**Directions for this task**: In the Field Artillery passage, rewrite the stretch from "Mission statement" through "unified land operations.", replacing "integrated fires" with "coordinated fires".
##### Passage shown
The oldest Field Artillery unit in the U.S. Army is 1st Battalion, 101st Field Artillery, Massachusetts Army National Guard, which traces its origins to December 1636.  Originally an Infantry unit, it was reorganized as an Artillery unit in 1916.

Mission statement 
The mission of the Field Artillery is to destroy, defeat, or disrupt the enemy with integrated fires to enable maneuver commanders to dominate in unified land operations.

History 
The Field Artillery is one of the Army's combat arms, traditionally one of the three major branches (with Infantry and Armor). It refers to those units that use artillery weapons systems to deliver surface-to-surface long range indirect fire. Indirect fire means that the projectile does not follow the line of sight to the target. Mortars are not field artillery weapons; they are organic to infantry units and are manned by infantry personnel (US Army MOS 11C or USMC 0341).
##########
##### Provided records
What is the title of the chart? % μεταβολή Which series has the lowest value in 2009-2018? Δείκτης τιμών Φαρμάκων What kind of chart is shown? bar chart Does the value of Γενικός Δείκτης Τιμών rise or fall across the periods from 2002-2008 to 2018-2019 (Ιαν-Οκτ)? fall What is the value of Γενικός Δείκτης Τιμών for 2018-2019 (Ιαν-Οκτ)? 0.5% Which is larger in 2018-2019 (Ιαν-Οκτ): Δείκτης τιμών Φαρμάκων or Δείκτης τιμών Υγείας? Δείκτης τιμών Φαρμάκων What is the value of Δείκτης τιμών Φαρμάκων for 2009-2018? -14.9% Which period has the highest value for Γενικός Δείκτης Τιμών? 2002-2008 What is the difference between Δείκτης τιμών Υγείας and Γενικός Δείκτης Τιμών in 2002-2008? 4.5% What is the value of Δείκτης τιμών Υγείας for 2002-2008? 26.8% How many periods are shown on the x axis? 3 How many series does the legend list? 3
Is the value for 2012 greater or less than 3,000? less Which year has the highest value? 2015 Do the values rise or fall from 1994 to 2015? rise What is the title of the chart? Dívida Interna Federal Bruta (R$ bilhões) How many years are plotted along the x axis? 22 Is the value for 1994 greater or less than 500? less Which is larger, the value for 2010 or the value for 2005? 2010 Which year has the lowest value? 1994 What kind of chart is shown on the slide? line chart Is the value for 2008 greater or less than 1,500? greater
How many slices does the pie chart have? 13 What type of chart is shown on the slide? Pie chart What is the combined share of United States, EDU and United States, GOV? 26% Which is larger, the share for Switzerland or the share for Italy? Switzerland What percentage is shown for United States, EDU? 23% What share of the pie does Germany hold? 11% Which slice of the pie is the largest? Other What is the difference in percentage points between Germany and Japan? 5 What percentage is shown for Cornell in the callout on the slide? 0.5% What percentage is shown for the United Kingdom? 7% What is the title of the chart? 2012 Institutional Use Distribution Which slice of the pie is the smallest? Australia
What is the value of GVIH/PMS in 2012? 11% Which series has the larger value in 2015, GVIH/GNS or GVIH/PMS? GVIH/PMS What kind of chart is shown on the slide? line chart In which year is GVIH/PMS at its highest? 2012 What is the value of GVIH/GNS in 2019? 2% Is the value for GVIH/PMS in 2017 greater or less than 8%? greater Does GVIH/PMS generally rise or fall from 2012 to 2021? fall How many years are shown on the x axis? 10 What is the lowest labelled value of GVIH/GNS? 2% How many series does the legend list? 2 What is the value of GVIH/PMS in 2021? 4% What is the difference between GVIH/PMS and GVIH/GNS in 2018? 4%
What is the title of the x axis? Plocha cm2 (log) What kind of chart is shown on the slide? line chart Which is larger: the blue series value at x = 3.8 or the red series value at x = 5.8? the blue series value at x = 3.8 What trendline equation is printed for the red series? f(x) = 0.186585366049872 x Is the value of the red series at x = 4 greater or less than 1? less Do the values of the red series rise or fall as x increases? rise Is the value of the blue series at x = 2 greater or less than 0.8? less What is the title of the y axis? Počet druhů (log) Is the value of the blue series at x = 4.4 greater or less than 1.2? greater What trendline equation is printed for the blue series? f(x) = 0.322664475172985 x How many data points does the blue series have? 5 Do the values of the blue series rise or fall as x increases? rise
##########
**Answer for this exercise**:
Mission statement 
The mission of the Field Artillery is to destroy, defeat, or disrupt the enemy with coordinated fires to enable maneuver commanders to dominate in unified land operations.